There is nothing at all original about the language of Proposition 209, the California Civil Rights Initiative approved by that state's voters on November 5. Its key provision declares, "The state shall not discriminate against, or grant preferential treatment to, any individual or group on the basis of race, sex, color, ethnicity, or national origin in the operation of public employment, public education, or public contracting." In fact, these words come straight from the Civil Rights Act of 1964, with the exception of the ban on preferences, which draws its inspiration from Hubert Humphrey's declared intent in guiding the landmark civil rights legislation through the Senate. CCRI does little more than restate in the California Constitution what has been the law of the land for over 30 years now, borrowing language that affirms one of our deepest national principles: non-discrimination by the state.
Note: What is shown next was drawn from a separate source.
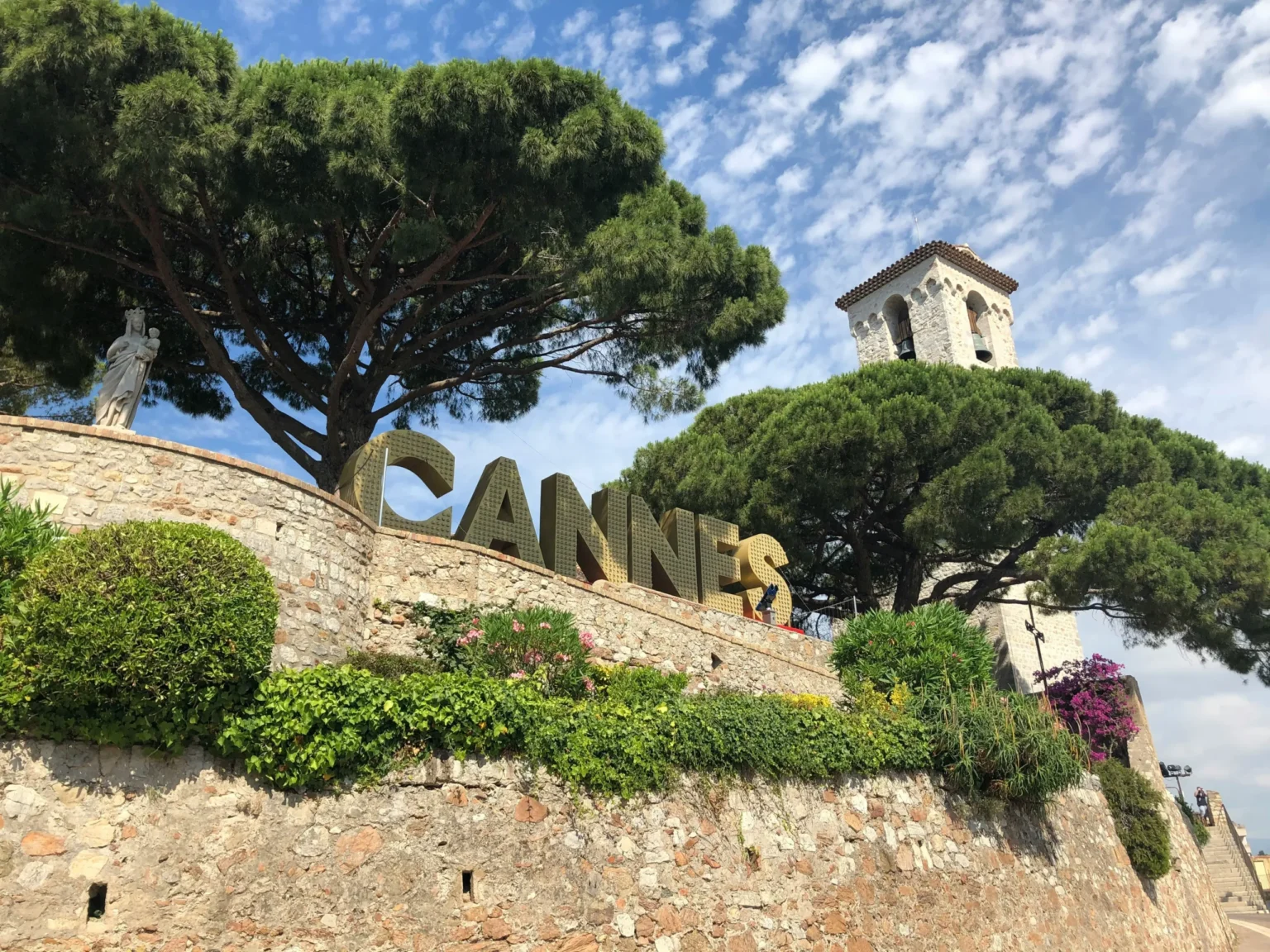 Private jet travel planning for Cannes Lions 2026 before the busy June travel period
It might seem remarkable, then, that the opponents of the initiative have challenged it in court and sought an injunction against its enforcement—on the grounds that it violates the Constitution of the United States. A frivolous argument, right? Not for our imperial judiciary. Chief Judge Thelton E. Henderson of the federal district court in San Francisco issued a temporary restraining order on November 27, citing a "strong probability that [CCRI] might be unconstitutional." He will soon hear arguments from both sides, but whatever his decision, the case is sure to wend its way to the Supreme Court.
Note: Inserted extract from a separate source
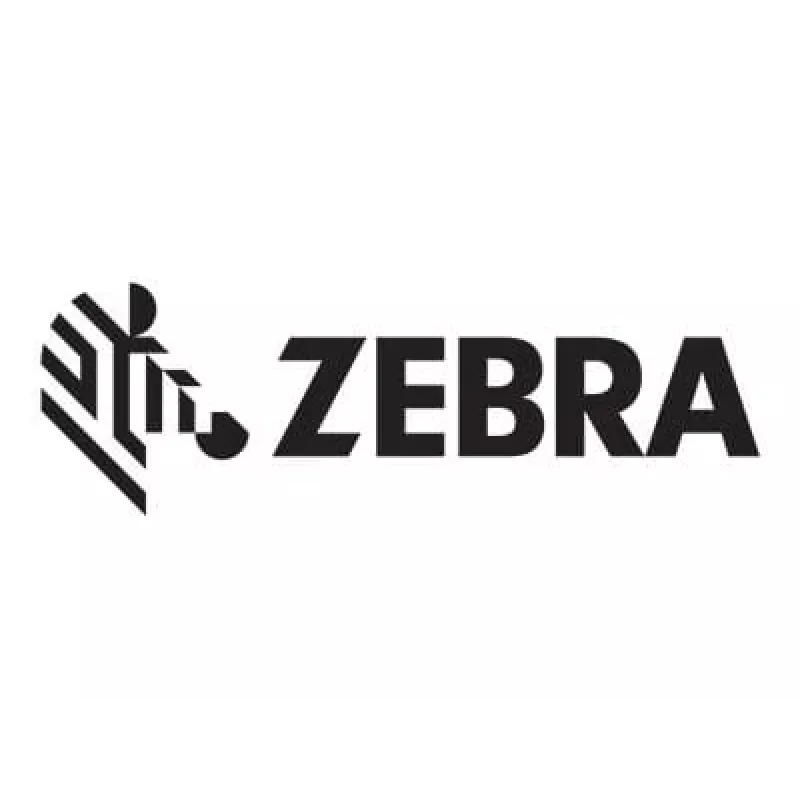 Zebra OneCare Essential - Servisa pagarinājums (Z1AE-ZT231-500)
What explains this outrage? As usual, the culprit is the Supreme Court itself, which in the 1979 case of United Steel Workers v. Weber stood Senator Humphrey's Civil Rights Act on its head, declaring that the law permitted precisely the sort of preferences that its architects forbade. The decision has shielded a whole generation of affirmative-action programs from legal attack. By supporting CCRI and explicitly prohibiting such preferences, the people of California repudiated this perverse judicial interpretation; they looked instead to the ideals that the nation endorsed in 1964. And now, once again, the courts stand ready to overrule the considered opinion of the citizenry, which one ACLU lawyer, commenting on CCRI, dared to call "the whim of the majority."
Such judicial fiats can't be squared with American democratic principles, the most fundamental of which gives the people the right to decide what sort of state or national constitution they want to live under. With judges so indifferent to the will of the sovereign majority, one must unhappily report that the suit against CCRI appears to be far from frivolous. The problem may call for nothing less than a national version of CCRI, spelling out once and for all in a constitutional amendment that group preferences are un-American.